2) Data Structures Lesson

Tries in Python

22 min to complete · By Jon Fincher

The best way to learn about tries is to try them, no pun intended, in code. You'll see how to add, remove, and find data in a trie using Python.

If you have not already read the previous page on the Trie Data Structure, please do so first and then return here.

Nodes in Python Tries

Like any other dynamic data structure, you need to define the nodes in which you will store your data. Here's what a Node might look like in Python:

class Node:
    def __init__(self):
        """
        Defines a Node for use in a Trie
        """
        self.children = {}
        self.is_end = False

So you may have some questions, like:

  • Where is the data stored?
  • Why is children a dictionary instead of just links?
  • What does is_end mean?

All will be revealed as you delve deeper into the code.

Trie Data Structure

Let's continue with the Trie structure itself:

class Trie:

    def __init__(self, data=None):
        self.root = Node()
        if data:
            self.add(data)

You should see some similarities between the Trie and the BST. The Trie has a root member variable, and the constructor creates the root node. From here, however, things get more interesting.

For example, how do you add words to this thing?

Inserting Data into Trie

Let's look at code that will add words to the trie, which you can analyze to understand how this structure works:

def add(self, data):
    current_node = self.root

    for ch in data:
        if ch not in current_node.children.keys():
            current_node.children[ch] = Node()
        current_node = current_node.children[ch]

    current_node.is_end = True

Like all dynamic data structures, you need a variable to indicate which Node you care about, so you define current_node to start at the root. However, things diverge from BSTs after that.

Remember that tries are also called prefix trees -- each node stores the prefix of a piece of data. The complete data item is stored in a sequence of Node objects, beginning at the root, which stores the initial character. The next character is stored in one of the children of root, and so on, until the final character is stored.

To do this, you loop through every character in data. This is then used as the key in a dictionary to identify which child to use next. If that child doesn't exist, you create it by adding it to the dictionary. Then you set current_node to that child and continue the loop. Once you have run out of characters in data, you set is_end to True to indicate this is a complete word.

Of course, an example is in order. Assume you have the following code:

trie = Trie()
trie.add("can")

To add the word can, current_node is set to root, and the loop starts.
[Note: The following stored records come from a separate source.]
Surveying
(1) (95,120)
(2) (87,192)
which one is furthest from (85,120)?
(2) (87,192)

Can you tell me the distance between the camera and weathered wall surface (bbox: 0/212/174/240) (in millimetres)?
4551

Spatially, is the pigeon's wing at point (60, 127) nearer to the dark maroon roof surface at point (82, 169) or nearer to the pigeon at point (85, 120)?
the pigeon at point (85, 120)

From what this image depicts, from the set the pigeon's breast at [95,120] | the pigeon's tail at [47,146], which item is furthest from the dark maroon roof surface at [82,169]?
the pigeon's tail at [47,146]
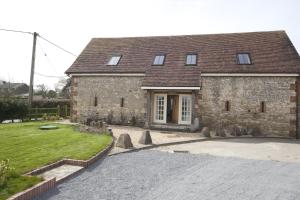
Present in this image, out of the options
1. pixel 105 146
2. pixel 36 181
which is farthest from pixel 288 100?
pixel 36 181

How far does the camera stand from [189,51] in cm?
2289

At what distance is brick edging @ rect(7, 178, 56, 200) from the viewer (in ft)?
22.2

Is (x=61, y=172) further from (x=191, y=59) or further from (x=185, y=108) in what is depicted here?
(x=191, y=59)

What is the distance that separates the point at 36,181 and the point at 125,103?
1466cm

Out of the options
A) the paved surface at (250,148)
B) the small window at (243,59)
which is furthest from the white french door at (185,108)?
the paved surface at (250,148)

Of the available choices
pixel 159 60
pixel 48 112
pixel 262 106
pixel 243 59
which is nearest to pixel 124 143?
pixel 262 106

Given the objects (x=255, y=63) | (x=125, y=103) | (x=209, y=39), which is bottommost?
(x=125, y=103)

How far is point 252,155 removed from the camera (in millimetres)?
13203

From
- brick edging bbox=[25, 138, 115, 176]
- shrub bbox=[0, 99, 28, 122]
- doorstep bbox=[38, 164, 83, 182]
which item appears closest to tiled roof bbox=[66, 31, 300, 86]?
shrub bbox=[0, 99, 28, 122]

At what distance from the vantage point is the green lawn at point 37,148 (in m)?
7.81

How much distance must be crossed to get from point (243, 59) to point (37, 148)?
14215mm

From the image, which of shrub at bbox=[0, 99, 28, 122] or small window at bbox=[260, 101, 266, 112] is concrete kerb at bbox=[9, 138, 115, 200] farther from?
shrub at bbox=[0, 99, 28, 122]

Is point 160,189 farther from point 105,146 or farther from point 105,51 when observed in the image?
point 105,51

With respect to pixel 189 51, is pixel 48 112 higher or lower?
lower
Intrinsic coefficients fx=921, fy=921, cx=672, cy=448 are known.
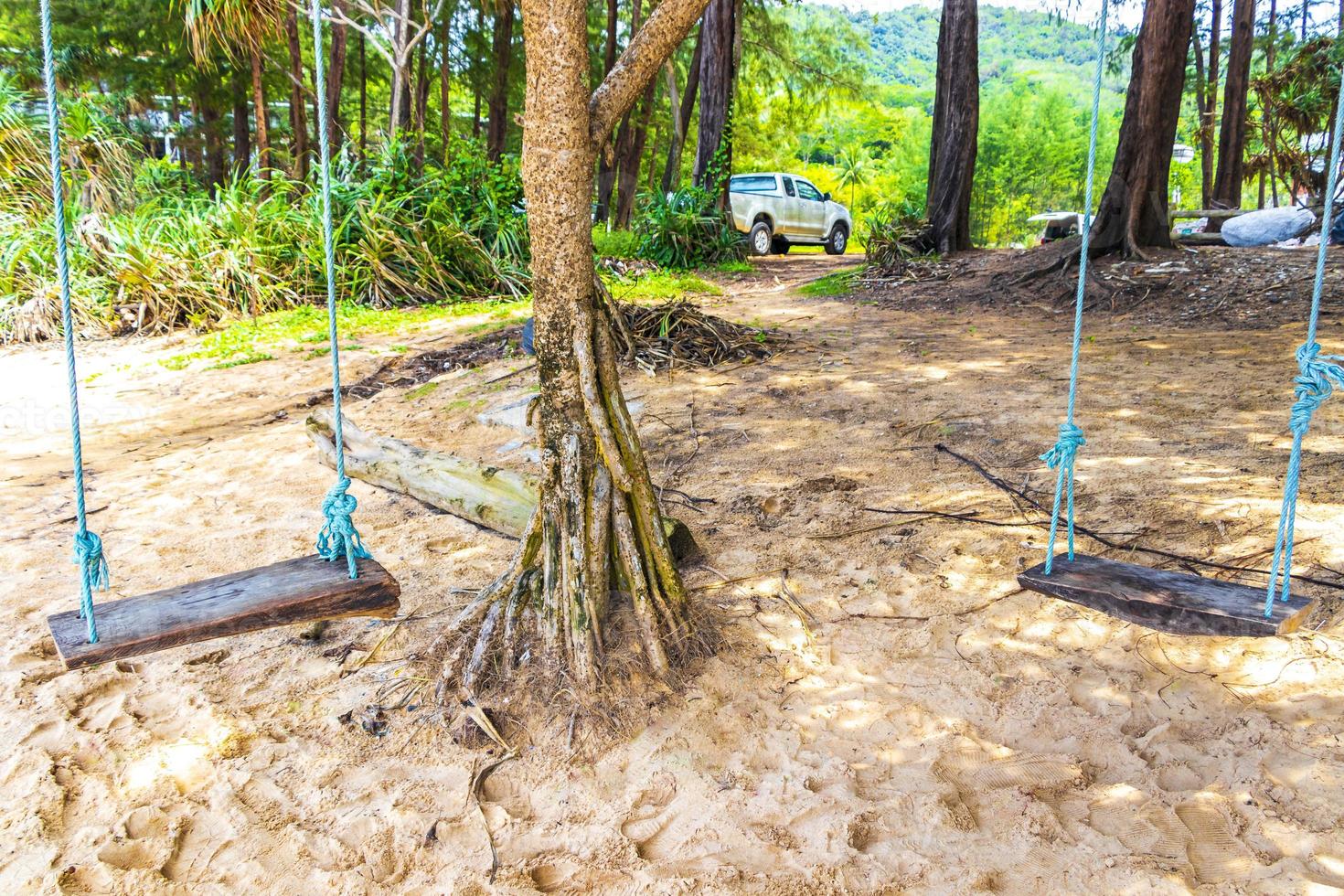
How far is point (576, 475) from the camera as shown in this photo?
9.48 feet

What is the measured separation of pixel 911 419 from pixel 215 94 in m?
18.5

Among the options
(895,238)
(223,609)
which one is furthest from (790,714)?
(895,238)

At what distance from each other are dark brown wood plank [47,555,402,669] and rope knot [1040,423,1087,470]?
1860mm

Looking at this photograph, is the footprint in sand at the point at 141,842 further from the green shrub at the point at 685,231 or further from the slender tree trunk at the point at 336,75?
the slender tree trunk at the point at 336,75

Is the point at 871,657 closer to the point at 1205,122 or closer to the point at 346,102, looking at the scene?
the point at 1205,122

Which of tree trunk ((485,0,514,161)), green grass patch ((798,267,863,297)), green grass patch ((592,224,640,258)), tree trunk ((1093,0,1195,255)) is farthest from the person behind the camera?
tree trunk ((485,0,514,161))

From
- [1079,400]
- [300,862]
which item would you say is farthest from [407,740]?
[1079,400]

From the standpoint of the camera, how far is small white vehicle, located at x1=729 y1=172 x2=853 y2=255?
1453cm

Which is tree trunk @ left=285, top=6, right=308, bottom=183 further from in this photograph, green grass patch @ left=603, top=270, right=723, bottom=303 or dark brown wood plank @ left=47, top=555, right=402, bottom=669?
dark brown wood plank @ left=47, top=555, right=402, bottom=669

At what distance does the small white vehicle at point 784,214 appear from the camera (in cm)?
1453

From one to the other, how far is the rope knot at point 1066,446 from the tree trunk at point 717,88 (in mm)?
10659

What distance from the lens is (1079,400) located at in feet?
16.7

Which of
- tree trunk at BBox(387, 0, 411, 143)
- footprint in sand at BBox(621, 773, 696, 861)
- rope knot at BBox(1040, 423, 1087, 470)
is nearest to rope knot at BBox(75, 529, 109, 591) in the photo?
footprint in sand at BBox(621, 773, 696, 861)

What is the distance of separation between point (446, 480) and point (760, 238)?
11.4 meters
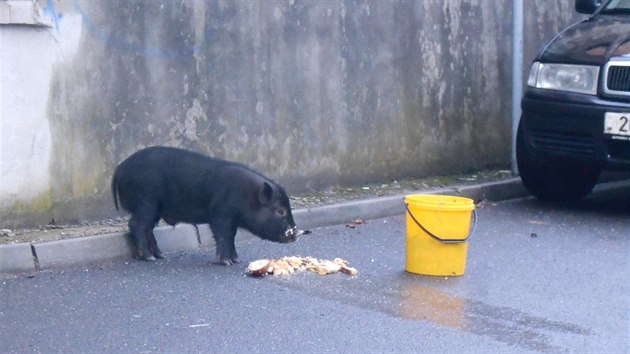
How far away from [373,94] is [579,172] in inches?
76.2

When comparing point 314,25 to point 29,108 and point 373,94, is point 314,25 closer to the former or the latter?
point 373,94

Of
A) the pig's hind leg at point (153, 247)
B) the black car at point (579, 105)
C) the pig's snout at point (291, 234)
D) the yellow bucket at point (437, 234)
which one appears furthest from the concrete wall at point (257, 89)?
the yellow bucket at point (437, 234)

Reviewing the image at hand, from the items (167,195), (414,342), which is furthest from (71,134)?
(414,342)

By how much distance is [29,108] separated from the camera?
7.81 m

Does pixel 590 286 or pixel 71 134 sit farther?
pixel 71 134

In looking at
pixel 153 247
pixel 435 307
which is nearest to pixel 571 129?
pixel 435 307

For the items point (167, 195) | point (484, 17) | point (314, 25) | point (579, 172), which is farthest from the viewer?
point (484, 17)

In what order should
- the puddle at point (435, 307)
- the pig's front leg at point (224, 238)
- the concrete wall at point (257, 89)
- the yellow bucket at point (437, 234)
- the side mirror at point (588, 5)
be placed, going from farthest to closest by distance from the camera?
the side mirror at point (588, 5) < the concrete wall at point (257, 89) < the pig's front leg at point (224, 238) < the yellow bucket at point (437, 234) < the puddle at point (435, 307)

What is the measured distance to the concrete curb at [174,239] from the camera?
7332 millimetres

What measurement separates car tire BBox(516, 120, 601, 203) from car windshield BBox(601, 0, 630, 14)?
4.19 feet

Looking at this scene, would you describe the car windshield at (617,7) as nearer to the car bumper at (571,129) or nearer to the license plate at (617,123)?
the car bumper at (571,129)

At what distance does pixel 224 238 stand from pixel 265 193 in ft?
1.32

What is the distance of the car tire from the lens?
9.83m

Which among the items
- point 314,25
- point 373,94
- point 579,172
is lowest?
point 579,172
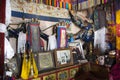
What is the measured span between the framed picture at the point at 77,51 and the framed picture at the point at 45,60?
0.56m

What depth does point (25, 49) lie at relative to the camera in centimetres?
231

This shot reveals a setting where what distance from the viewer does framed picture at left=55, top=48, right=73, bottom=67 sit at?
2.57 metres

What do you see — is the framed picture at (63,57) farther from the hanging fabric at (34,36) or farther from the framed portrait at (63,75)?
the hanging fabric at (34,36)

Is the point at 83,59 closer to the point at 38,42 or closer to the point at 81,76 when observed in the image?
the point at 81,76

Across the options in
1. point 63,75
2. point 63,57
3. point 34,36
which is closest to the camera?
point 34,36

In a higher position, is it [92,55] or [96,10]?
[96,10]

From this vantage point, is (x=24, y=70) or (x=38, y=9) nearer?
(x=24, y=70)

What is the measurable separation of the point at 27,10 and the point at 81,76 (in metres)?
1.43

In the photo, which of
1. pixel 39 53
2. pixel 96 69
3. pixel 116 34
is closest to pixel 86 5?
pixel 116 34

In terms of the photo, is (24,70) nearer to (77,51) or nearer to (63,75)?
(63,75)

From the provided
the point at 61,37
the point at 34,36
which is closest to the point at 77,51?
the point at 61,37

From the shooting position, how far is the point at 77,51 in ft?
10.0

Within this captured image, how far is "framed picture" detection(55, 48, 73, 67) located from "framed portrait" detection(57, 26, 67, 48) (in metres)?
0.13

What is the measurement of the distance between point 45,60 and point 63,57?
0.37 meters
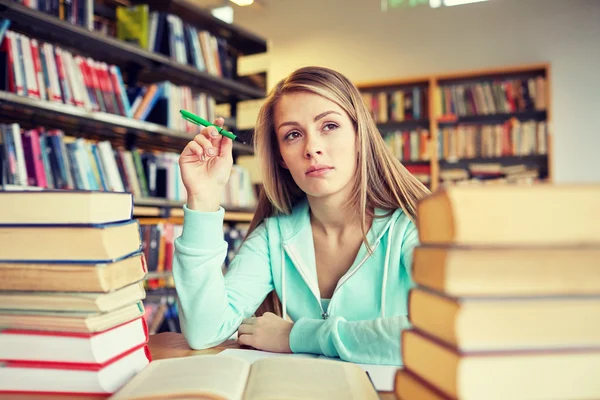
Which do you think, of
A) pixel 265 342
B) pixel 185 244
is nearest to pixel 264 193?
pixel 185 244

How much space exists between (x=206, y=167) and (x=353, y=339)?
0.48 metres

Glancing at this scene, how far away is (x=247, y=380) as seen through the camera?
52 cm

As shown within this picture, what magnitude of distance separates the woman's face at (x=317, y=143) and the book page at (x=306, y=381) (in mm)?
661

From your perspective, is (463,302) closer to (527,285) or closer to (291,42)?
(527,285)

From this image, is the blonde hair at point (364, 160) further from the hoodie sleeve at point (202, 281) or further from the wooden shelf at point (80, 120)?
the wooden shelf at point (80, 120)

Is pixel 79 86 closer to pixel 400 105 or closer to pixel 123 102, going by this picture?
pixel 123 102

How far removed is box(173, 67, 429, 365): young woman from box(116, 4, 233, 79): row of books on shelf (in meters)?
1.73

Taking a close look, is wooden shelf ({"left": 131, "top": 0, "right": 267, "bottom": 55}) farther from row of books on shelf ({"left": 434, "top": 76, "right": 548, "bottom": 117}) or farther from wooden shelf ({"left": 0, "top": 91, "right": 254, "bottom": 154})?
row of books on shelf ({"left": 434, "top": 76, "right": 548, "bottom": 117})

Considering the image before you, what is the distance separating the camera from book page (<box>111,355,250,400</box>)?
1.47 feet

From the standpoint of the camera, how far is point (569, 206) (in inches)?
14.2

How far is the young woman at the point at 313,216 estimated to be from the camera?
102 cm

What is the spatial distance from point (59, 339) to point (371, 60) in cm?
477

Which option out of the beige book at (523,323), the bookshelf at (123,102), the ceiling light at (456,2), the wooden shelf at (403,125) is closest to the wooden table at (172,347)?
the beige book at (523,323)

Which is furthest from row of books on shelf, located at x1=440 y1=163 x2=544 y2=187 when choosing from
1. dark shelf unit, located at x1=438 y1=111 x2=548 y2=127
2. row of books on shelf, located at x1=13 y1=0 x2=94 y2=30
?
row of books on shelf, located at x1=13 y1=0 x2=94 y2=30
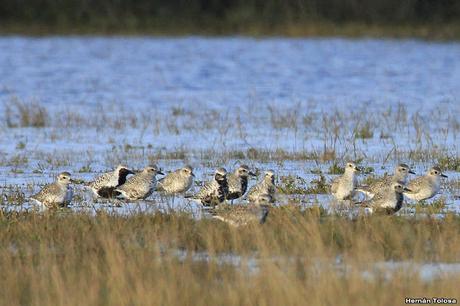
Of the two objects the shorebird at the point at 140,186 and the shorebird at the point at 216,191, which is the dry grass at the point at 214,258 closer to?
the shorebird at the point at 140,186

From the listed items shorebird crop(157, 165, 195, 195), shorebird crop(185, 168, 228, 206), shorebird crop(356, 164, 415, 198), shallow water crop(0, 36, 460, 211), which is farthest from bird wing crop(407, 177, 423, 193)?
shorebird crop(157, 165, 195, 195)

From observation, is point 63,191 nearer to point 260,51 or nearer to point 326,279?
point 326,279

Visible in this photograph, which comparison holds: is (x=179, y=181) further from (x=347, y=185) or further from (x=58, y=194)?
(x=347, y=185)

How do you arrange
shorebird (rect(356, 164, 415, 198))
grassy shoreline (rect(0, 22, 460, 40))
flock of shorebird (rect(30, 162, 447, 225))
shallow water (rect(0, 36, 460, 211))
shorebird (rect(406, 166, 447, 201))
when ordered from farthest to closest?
grassy shoreline (rect(0, 22, 460, 40))
shallow water (rect(0, 36, 460, 211))
shorebird (rect(356, 164, 415, 198))
shorebird (rect(406, 166, 447, 201))
flock of shorebird (rect(30, 162, 447, 225))

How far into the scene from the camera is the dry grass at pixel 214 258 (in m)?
9.04

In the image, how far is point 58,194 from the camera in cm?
1347

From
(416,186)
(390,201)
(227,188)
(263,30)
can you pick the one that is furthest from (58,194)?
(263,30)

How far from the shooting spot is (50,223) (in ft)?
39.7

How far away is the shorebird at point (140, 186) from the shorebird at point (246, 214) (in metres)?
2.23

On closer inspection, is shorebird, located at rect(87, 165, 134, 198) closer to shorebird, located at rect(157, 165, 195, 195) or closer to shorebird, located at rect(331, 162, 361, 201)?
shorebird, located at rect(157, 165, 195, 195)

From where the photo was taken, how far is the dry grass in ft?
29.7

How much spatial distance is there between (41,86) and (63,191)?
22304 mm

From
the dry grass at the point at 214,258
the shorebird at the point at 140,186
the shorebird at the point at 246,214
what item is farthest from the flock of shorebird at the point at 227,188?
the dry grass at the point at 214,258

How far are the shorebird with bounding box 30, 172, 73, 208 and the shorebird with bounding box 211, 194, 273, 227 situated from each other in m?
2.21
  • The first character is c, which doesn't exist as a key in the current_node.children dictionary.
    • A new child Node is created as the data value associated with the key c.
  • current_node is now changed to refer to the node associated with c.

Your trie now looks like this:

#TBD: Image of trie after adding c

The next iteration of the loop adds the character a, which doesn't exist in the current_node.children dictionary, so it gets added, and current_node is changed again.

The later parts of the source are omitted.